Title : Biofilm formation in clinical isolates of cephalosporinase-producing proteus mirabilis
Abstract:
Objective: Infections caused by Proteus mirabilis are difficult to treat due to the acquisition of various antibiotic resistance mechanisms. The present work aims to examine the correlation between biofilm formation and antibiotic resistance in clinical isolates of Proteus mirabilis.
Methodology: This is a prospective study spanning a period of three months (June-July-August 2018). The study population is composed of 16 patients hospitalized for 48 hours or more in the intensive care unit. The strains isolated from different samples are purified and then identified by the Api 20E strips.
Sensitivity to antibiotics is determined according to the recommendations of the antibiogram committee of the French Society of Microbiology 2019 (CA-SFM / EUCAST)
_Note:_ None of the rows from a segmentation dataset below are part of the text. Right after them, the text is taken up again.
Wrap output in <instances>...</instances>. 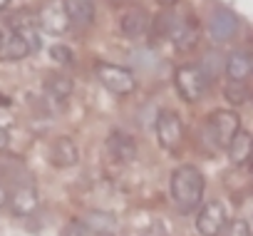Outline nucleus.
Here are the masks:
<instances>
[{
	"label": "nucleus",
	"instance_id": "obj_16",
	"mask_svg": "<svg viewBox=\"0 0 253 236\" xmlns=\"http://www.w3.org/2000/svg\"><path fill=\"white\" fill-rule=\"evenodd\" d=\"M149 23H152V18H149V13L144 8H129V10L122 15L119 28H122V33L126 38L134 40V38H142L149 30Z\"/></svg>",
	"mask_w": 253,
	"mask_h": 236
},
{
	"label": "nucleus",
	"instance_id": "obj_15",
	"mask_svg": "<svg viewBox=\"0 0 253 236\" xmlns=\"http://www.w3.org/2000/svg\"><path fill=\"white\" fill-rule=\"evenodd\" d=\"M65 10H67L70 25L75 23V28H89L97 15L94 0H65Z\"/></svg>",
	"mask_w": 253,
	"mask_h": 236
},
{
	"label": "nucleus",
	"instance_id": "obj_32",
	"mask_svg": "<svg viewBox=\"0 0 253 236\" xmlns=\"http://www.w3.org/2000/svg\"><path fill=\"white\" fill-rule=\"evenodd\" d=\"M5 5H8V0H0V10H3Z\"/></svg>",
	"mask_w": 253,
	"mask_h": 236
},
{
	"label": "nucleus",
	"instance_id": "obj_1",
	"mask_svg": "<svg viewBox=\"0 0 253 236\" xmlns=\"http://www.w3.org/2000/svg\"><path fill=\"white\" fill-rule=\"evenodd\" d=\"M204 196V177L194 164H181L171 174V199L179 211L191 214Z\"/></svg>",
	"mask_w": 253,
	"mask_h": 236
},
{
	"label": "nucleus",
	"instance_id": "obj_9",
	"mask_svg": "<svg viewBox=\"0 0 253 236\" xmlns=\"http://www.w3.org/2000/svg\"><path fill=\"white\" fill-rule=\"evenodd\" d=\"M236 30H238V18H236L233 10H228V8L213 10L211 23H209V33H211V40H213V43H226V40H231V38L236 35Z\"/></svg>",
	"mask_w": 253,
	"mask_h": 236
},
{
	"label": "nucleus",
	"instance_id": "obj_34",
	"mask_svg": "<svg viewBox=\"0 0 253 236\" xmlns=\"http://www.w3.org/2000/svg\"><path fill=\"white\" fill-rule=\"evenodd\" d=\"M0 33H3V25H0Z\"/></svg>",
	"mask_w": 253,
	"mask_h": 236
},
{
	"label": "nucleus",
	"instance_id": "obj_10",
	"mask_svg": "<svg viewBox=\"0 0 253 236\" xmlns=\"http://www.w3.org/2000/svg\"><path fill=\"white\" fill-rule=\"evenodd\" d=\"M28 55H30V47L25 45V40L13 28L0 33V60L3 62H18Z\"/></svg>",
	"mask_w": 253,
	"mask_h": 236
},
{
	"label": "nucleus",
	"instance_id": "obj_13",
	"mask_svg": "<svg viewBox=\"0 0 253 236\" xmlns=\"http://www.w3.org/2000/svg\"><path fill=\"white\" fill-rule=\"evenodd\" d=\"M107 154L117 162H132L137 157V142L126 132H112L107 137Z\"/></svg>",
	"mask_w": 253,
	"mask_h": 236
},
{
	"label": "nucleus",
	"instance_id": "obj_14",
	"mask_svg": "<svg viewBox=\"0 0 253 236\" xmlns=\"http://www.w3.org/2000/svg\"><path fill=\"white\" fill-rule=\"evenodd\" d=\"M253 70V60L246 50H233L228 57H223V72L231 82H246V77Z\"/></svg>",
	"mask_w": 253,
	"mask_h": 236
},
{
	"label": "nucleus",
	"instance_id": "obj_27",
	"mask_svg": "<svg viewBox=\"0 0 253 236\" xmlns=\"http://www.w3.org/2000/svg\"><path fill=\"white\" fill-rule=\"evenodd\" d=\"M65 236H94L82 221H72V224H67V229H65Z\"/></svg>",
	"mask_w": 253,
	"mask_h": 236
},
{
	"label": "nucleus",
	"instance_id": "obj_24",
	"mask_svg": "<svg viewBox=\"0 0 253 236\" xmlns=\"http://www.w3.org/2000/svg\"><path fill=\"white\" fill-rule=\"evenodd\" d=\"M174 20H176V15H169V13H162V15H157L154 18V23H149V28H152V40L157 38H167L169 35V30H171V25H174Z\"/></svg>",
	"mask_w": 253,
	"mask_h": 236
},
{
	"label": "nucleus",
	"instance_id": "obj_4",
	"mask_svg": "<svg viewBox=\"0 0 253 236\" xmlns=\"http://www.w3.org/2000/svg\"><path fill=\"white\" fill-rule=\"evenodd\" d=\"M174 82H176V90L179 94L186 99V102H196L204 97L206 87H209V80L206 75L199 70V65H181L174 75Z\"/></svg>",
	"mask_w": 253,
	"mask_h": 236
},
{
	"label": "nucleus",
	"instance_id": "obj_11",
	"mask_svg": "<svg viewBox=\"0 0 253 236\" xmlns=\"http://www.w3.org/2000/svg\"><path fill=\"white\" fill-rule=\"evenodd\" d=\"M50 162L60 169L75 167L80 162V147L75 144V140L72 137H57L52 149H50Z\"/></svg>",
	"mask_w": 253,
	"mask_h": 236
},
{
	"label": "nucleus",
	"instance_id": "obj_29",
	"mask_svg": "<svg viewBox=\"0 0 253 236\" xmlns=\"http://www.w3.org/2000/svg\"><path fill=\"white\" fill-rule=\"evenodd\" d=\"M8 204V191H5V187L0 184V206H5Z\"/></svg>",
	"mask_w": 253,
	"mask_h": 236
},
{
	"label": "nucleus",
	"instance_id": "obj_30",
	"mask_svg": "<svg viewBox=\"0 0 253 236\" xmlns=\"http://www.w3.org/2000/svg\"><path fill=\"white\" fill-rule=\"evenodd\" d=\"M157 3H159L162 8H174V5L179 3V0H157Z\"/></svg>",
	"mask_w": 253,
	"mask_h": 236
},
{
	"label": "nucleus",
	"instance_id": "obj_17",
	"mask_svg": "<svg viewBox=\"0 0 253 236\" xmlns=\"http://www.w3.org/2000/svg\"><path fill=\"white\" fill-rule=\"evenodd\" d=\"M0 177L8 179V182H13V184H15V179H18V187L30 182V179H28L30 174H28L25 162L18 159V157H13V154H0Z\"/></svg>",
	"mask_w": 253,
	"mask_h": 236
},
{
	"label": "nucleus",
	"instance_id": "obj_2",
	"mask_svg": "<svg viewBox=\"0 0 253 236\" xmlns=\"http://www.w3.org/2000/svg\"><path fill=\"white\" fill-rule=\"evenodd\" d=\"M241 130V117L233 112V109H216L209 114L206 120V137L213 147L218 149H226L231 144V140L238 135Z\"/></svg>",
	"mask_w": 253,
	"mask_h": 236
},
{
	"label": "nucleus",
	"instance_id": "obj_25",
	"mask_svg": "<svg viewBox=\"0 0 253 236\" xmlns=\"http://www.w3.org/2000/svg\"><path fill=\"white\" fill-rule=\"evenodd\" d=\"M50 57H52L57 65H72V62H75L72 47H67V45H62V43H55V45L50 47Z\"/></svg>",
	"mask_w": 253,
	"mask_h": 236
},
{
	"label": "nucleus",
	"instance_id": "obj_19",
	"mask_svg": "<svg viewBox=\"0 0 253 236\" xmlns=\"http://www.w3.org/2000/svg\"><path fill=\"white\" fill-rule=\"evenodd\" d=\"M92 234H99V236H109V234H114L117 231V216L114 214H109V211H89L87 216H84V221H82Z\"/></svg>",
	"mask_w": 253,
	"mask_h": 236
},
{
	"label": "nucleus",
	"instance_id": "obj_33",
	"mask_svg": "<svg viewBox=\"0 0 253 236\" xmlns=\"http://www.w3.org/2000/svg\"><path fill=\"white\" fill-rule=\"evenodd\" d=\"M112 3H117V5H119V3H126V0H112Z\"/></svg>",
	"mask_w": 253,
	"mask_h": 236
},
{
	"label": "nucleus",
	"instance_id": "obj_23",
	"mask_svg": "<svg viewBox=\"0 0 253 236\" xmlns=\"http://www.w3.org/2000/svg\"><path fill=\"white\" fill-rule=\"evenodd\" d=\"M199 70L206 75V80H216V75L223 70V55H221V52H209V55H204Z\"/></svg>",
	"mask_w": 253,
	"mask_h": 236
},
{
	"label": "nucleus",
	"instance_id": "obj_5",
	"mask_svg": "<svg viewBox=\"0 0 253 236\" xmlns=\"http://www.w3.org/2000/svg\"><path fill=\"white\" fill-rule=\"evenodd\" d=\"M157 140L164 149L174 152L184 142V125L176 112H162L157 117Z\"/></svg>",
	"mask_w": 253,
	"mask_h": 236
},
{
	"label": "nucleus",
	"instance_id": "obj_6",
	"mask_svg": "<svg viewBox=\"0 0 253 236\" xmlns=\"http://www.w3.org/2000/svg\"><path fill=\"white\" fill-rule=\"evenodd\" d=\"M38 23L50 35H62L70 28V18L65 10V0H47L38 13Z\"/></svg>",
	"mask_w": 253,
	"mask_h": 236
},
{
	"label": "nucleus",
	"instance_id": "obj_28",
	"mask_svg": "<svg viewBox=\"0 0 253 236\" xmlns=\"http://www.w3.org/2000/svg\"><path fill=\"white\" fill-rule=\"evenodd\" d=\"M10 144V137H8V130L5 127H0V152H5Z\"/></svg>",
	"mask_w": 253,
	"mask_h": 236
},
{
	"label": "nucleus",
	"instance_id": "obj_21",
	"mask_svg": "<svg viewBox=\"0 0 253 236\" xmlns=\"http://www.w3.org/2000/svg\"><path fill=\"white\" fill-rule=\"evenodd\" d=\"M72 90H75V85H72V80L65 77V75H50V77L45 80V92H47V97H52V99H57V102H65V99L72 94Z\"/></svg>",
	"mask_w": 253,
	"mask_h": 236
},
{
	"label": "nucleus",
	"instance_id": "obj_20",
	"mask_svg": "<svg viewBox=\"0 0 253 236\" xmlns=\"http://www.w3.org/2000/svg\"><path fill=\"white\" fill-rule=\"evenodd\" d=\"M226 149H228V159H231V164L243 167V164L248 162V157H251V135L243 132V130H238V135L231 140V144H228Z\"/></svg>",
	"mask_w": 253,
	"mask_h": 236
},
{
	"label": "nucleus",
	"instance_id": "obj_7",
	"mask_svg": "<svg viewBox=\"0 0 253 236\" xmlns=\"http://www.w3.org/2000/svg\"><path fill=\"white\" fill-rule=\"evenodd\" d=\"M167 38L174 43V47H176L179 52H189V50H194L196 43H199V20H196V15H194V18H191V15H186V18H176Z\"/></svg>",
	"mask_w": 253,
	"mask_h": 236
},
{
	"label": "nucleus",
	"instance_id": "obj_8",
	"mask_svg": "<svg viewBox=\"0 0 253 236\" xmlns=\"http://www.w3.org/2000/svg\"><path fill=\"white\" fill-rule=\"evenodd\" d=\"M226 216L228 214H226V206L221 201H209L196 216L199 234L201 236H218L226 226Z\"/></svg>",
	"mask_w": 253,
	"mask_h": 236
},
{
	"label": "nucleus",
	"instance_id": "obj_3",
	"mask_svg": "<svg viewBox=\"0 0 253 236\" xmlns=\"http://www.w3.org/2000/svg\"><path fill=\"white\" fill-rule=\"evenodd\" d=\"M97 77L114 94H129L134 92V85H137L132 70H126L122 65H112V62H97Z\"/></svg>",
	"mask_w": 253,
	"mask_h": 236
},
{
	"label": "nucleus",
	"instance_id": "obj_18",
	"mask_svg": "<svg viewBox=\"0 0 253 236\" xmlns=\"http://www.w3.org/2000/svg\"><path fill=\"white\" fill-rule=\"evenodd\" d=\"M13 30L25 40V45L30 47V52H38V50H40L42 40H40V30H38V25H35V18H30V15H18V18L13 20Z\"/></svg>",
	"mask_w": 253,
	"mask_h": 236
},
{
	"label": "nucleus",
	"instance_id": "obj_31",
	"mask_svg": "<svg viewBox=\"0 0 253 236\" xmlns=\"http://www.w3.org/2000/svg\"><path fill=\"white\" fill-rule=\"evenodd\" d=\"M0 104H3V107H5V104H10V99H8L5 94H0Z\"/></svg>",
	"mask_w": 253,
	"mask_h": 236
},
{
	"label": "nucleus",
	"instance_id": "obj_26",
	"mask_svg": "<svg viewBox=\"0 0 253 236\" xmlns=\"http://www.w3.org/2000/svg\"><path fill=\"white\" fill-rule=\"evenodd\" d=\"M223 236H251V226L243 219H233L228 226H223Z\"/></svg>",
	"mask_w": 253,
	"mask_h": 236
},
{
	"label": "nucleus",
	"instance_id": "obj_22",
	"mask_svg": "<svg viewBox=\"0 0 253 236\" xmlns=\"http://www.w3.org/2000/svg\"><path fill=\"white\" fill-rule=\"evenodd\" d=\"M223 97L233 104V107H238V104H246L248 102V87H246V82H226V87H223Z\"/></svg>",
	"mask_w": 253,
	"mask_h": 236
},
{
	"label": "nucleus",
	"instance_id": "obj_12",
	"mask_svg": "<svg viewBox=\"0 0 253 236\" xmlns=\"http://www.w3.org/2000/svg\"><path fill=\"white\" fill-rule=\"evenodd\" d=\"M8 199H10V206H13L15 216H30L38 209V187L33 182L20 184V187H15L13 196H8Z\"/></svg>",
	"mask_w": 253,
	"mask_h": 236
}]
</instances>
The sensitivity tests of the isolated strains of Proteus mirabilis to imipenem were carried out using the micro-dilution method (CLSI, 2015).
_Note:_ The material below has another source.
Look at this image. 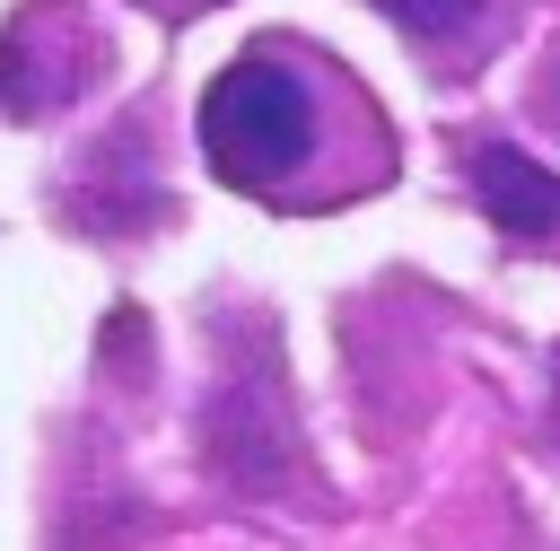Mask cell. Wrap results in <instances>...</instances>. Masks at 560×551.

The phenotypic demonstration of the presence of an extended-spectrum β-lactamase and a cephalosporinase is carried out by the synergy test (Robin et al., 2012) and the cloxacillin test (EUCAST, 2019), respectively. Thus, this work aimed to test the ability of these strains to form biofilms by the crystal violet technique.
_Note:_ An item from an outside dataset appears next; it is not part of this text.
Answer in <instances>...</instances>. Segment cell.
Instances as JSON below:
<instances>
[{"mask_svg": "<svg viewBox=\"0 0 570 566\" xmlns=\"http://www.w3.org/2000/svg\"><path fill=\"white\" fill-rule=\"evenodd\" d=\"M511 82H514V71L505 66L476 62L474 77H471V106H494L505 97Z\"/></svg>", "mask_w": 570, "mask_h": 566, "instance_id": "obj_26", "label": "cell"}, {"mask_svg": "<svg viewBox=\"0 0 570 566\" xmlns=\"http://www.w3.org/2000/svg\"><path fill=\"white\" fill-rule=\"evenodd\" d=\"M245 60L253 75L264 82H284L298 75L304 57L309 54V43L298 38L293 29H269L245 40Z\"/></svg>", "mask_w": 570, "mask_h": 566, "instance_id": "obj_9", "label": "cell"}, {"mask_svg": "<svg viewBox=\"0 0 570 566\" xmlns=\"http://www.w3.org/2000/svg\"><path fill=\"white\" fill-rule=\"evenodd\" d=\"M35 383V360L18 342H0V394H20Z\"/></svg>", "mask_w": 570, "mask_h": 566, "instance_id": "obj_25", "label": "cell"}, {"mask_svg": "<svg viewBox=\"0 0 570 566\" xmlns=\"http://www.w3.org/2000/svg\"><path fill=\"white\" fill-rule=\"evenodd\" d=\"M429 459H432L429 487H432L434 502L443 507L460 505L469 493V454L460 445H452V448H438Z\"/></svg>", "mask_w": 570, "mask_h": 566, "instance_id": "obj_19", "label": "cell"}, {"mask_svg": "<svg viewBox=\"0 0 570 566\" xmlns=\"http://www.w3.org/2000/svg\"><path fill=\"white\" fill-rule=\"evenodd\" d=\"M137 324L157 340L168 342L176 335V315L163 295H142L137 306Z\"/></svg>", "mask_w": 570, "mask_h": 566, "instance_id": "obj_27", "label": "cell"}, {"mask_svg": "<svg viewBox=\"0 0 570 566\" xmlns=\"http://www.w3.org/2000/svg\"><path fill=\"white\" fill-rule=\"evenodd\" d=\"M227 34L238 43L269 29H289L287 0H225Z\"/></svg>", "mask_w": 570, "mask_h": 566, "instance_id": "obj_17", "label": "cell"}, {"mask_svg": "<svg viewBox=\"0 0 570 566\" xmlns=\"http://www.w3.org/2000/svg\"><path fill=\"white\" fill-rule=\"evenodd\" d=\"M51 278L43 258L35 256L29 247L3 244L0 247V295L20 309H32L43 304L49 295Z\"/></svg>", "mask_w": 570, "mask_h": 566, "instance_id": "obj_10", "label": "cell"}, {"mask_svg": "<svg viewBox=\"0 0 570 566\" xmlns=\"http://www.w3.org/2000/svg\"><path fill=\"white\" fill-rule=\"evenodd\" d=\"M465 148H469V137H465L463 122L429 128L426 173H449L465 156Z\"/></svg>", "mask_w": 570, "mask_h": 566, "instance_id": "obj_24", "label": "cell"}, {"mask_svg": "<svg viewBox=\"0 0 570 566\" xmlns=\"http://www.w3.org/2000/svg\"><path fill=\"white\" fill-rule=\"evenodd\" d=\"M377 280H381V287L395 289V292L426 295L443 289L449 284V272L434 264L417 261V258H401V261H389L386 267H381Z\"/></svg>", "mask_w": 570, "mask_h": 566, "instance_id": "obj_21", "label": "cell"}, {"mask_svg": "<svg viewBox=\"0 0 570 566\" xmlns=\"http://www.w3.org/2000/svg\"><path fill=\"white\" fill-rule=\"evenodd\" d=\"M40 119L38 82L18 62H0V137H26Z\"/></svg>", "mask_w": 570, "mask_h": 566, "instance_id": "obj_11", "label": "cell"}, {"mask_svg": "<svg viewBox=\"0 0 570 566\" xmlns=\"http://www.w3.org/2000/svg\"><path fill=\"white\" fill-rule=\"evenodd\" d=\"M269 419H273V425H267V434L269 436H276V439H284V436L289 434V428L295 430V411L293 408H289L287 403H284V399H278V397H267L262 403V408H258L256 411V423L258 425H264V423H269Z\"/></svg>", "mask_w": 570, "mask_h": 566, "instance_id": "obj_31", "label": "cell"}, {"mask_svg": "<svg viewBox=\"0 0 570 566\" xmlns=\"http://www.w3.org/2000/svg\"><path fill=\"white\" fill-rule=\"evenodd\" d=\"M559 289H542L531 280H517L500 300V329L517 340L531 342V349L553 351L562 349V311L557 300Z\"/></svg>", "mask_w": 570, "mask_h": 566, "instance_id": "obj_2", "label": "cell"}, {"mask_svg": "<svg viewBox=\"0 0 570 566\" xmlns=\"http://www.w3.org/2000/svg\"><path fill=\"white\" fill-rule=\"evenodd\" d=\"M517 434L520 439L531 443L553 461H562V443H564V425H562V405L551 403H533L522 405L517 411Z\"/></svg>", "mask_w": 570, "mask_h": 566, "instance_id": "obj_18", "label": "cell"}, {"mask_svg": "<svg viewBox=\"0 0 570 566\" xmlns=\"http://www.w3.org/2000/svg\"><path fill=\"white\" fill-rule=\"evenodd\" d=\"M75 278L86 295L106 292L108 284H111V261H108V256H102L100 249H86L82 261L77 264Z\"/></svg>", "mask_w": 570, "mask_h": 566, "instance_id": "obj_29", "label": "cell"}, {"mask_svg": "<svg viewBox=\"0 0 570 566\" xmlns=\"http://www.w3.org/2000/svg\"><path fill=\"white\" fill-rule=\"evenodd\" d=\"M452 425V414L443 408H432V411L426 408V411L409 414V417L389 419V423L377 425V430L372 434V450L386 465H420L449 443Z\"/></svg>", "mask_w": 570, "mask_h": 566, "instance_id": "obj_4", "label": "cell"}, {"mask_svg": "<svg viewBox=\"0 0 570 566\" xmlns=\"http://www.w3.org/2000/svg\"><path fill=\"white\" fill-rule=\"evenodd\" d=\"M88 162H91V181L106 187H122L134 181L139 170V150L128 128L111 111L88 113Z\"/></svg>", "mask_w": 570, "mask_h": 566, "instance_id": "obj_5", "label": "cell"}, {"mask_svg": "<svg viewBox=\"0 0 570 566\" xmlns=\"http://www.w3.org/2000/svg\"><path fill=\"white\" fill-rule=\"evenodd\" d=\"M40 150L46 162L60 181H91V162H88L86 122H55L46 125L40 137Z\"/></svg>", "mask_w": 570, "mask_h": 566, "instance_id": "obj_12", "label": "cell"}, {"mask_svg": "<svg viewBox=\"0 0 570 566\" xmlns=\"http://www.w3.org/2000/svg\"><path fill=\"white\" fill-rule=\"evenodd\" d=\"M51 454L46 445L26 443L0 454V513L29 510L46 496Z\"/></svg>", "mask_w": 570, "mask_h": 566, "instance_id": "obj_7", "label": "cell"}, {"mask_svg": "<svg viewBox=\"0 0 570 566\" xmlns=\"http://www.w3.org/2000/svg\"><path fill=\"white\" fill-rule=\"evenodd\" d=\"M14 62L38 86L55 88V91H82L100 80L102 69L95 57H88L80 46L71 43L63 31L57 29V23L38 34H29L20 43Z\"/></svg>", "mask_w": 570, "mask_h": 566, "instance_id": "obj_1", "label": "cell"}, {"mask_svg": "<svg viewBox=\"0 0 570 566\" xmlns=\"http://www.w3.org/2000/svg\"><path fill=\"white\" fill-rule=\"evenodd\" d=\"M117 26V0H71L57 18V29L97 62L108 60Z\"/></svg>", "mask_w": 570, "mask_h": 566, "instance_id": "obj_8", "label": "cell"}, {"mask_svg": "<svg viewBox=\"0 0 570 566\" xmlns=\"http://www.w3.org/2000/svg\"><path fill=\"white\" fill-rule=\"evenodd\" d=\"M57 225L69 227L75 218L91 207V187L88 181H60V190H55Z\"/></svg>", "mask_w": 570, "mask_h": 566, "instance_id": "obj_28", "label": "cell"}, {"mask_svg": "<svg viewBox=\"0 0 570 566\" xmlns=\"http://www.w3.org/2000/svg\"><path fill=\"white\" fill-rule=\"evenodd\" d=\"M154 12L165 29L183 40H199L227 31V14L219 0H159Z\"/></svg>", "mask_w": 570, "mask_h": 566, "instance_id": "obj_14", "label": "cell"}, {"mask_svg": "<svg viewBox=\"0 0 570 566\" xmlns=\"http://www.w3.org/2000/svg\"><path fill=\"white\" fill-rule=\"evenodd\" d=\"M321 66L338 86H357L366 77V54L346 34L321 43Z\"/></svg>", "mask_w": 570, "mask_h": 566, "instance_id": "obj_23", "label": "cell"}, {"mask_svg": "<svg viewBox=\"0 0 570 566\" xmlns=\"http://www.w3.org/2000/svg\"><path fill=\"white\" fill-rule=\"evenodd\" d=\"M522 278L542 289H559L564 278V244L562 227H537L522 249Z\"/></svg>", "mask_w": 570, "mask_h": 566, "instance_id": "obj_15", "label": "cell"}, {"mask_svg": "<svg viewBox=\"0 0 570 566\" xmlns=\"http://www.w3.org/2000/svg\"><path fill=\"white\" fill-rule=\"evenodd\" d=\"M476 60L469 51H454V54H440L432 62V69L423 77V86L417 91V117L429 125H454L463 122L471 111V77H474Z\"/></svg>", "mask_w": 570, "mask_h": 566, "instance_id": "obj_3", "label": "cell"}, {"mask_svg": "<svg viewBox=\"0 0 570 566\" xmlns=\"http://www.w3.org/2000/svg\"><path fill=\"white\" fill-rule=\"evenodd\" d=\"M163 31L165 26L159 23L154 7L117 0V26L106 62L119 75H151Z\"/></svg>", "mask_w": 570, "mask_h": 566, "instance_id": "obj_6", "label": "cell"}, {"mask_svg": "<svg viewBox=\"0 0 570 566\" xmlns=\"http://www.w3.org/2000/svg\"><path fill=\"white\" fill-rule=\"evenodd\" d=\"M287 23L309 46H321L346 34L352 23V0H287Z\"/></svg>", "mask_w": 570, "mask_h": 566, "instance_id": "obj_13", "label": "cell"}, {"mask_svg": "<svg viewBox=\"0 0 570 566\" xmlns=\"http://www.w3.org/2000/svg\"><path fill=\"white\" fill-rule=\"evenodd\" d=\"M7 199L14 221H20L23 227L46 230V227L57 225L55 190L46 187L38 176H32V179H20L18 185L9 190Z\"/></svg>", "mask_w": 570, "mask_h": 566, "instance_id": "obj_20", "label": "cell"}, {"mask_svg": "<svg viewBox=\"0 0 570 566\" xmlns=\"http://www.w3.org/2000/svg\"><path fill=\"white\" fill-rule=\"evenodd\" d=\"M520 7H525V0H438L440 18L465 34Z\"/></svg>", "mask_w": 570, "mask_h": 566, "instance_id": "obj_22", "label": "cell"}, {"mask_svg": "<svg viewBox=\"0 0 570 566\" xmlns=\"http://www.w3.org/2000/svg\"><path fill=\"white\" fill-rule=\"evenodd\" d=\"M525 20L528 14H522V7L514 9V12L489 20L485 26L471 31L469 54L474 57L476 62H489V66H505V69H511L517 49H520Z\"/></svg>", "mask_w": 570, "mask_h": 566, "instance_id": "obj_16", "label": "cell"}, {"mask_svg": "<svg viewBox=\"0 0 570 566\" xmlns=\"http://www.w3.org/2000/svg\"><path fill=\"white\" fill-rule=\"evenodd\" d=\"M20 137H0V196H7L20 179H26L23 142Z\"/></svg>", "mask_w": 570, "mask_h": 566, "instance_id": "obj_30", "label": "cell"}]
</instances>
Results: During the study period, Proteus mirabilis represented 9% (n=8) of all isolated germs (86 germs). Antibiogram results for the β-lactam family showed that the strains studied are resistant to ticarcillin/clavulanic acid combinations ; piperacillin/tazobactam as well as piperacillin, cefoxitin, ceftazidime and aztreonam. Resistance to tobramycin and ciprofloxacin concerned all the strains studied. With respect to gentamicin and amikacin, resistance has been observed in four strains. However, only two strains showed a resistance to the trimethoprim/sulfamethoxasole combination. The intermediate resistance observed to imipenem was confirmed by the evaluation of the MIC levels (2 to 4μg/ml) to this antibiotic. The β-lactam resistance phenotypes were the expression of a cephalosporinase alone or associated with that of a broad-spectrum β-lactamase.
For the study of the ability of the strains to form biofilms, the quantification of the biomass carried out revealed that all the strains of Proteus mirabilis isolated have the power to form single-species biofilms and are assigned to the group of highly producing biofilms.
Conclusion: Since most multidrug-resistant, cephalosporinase-producing strains of Proteus mirabilis were highly biofilm-forming, it appears that acquisition of specific antimicrobial resistance can enhance biofilm formation. Proper management of antibiotics is necessary against the spread of multidrug resistance and the appearance of new enzymes.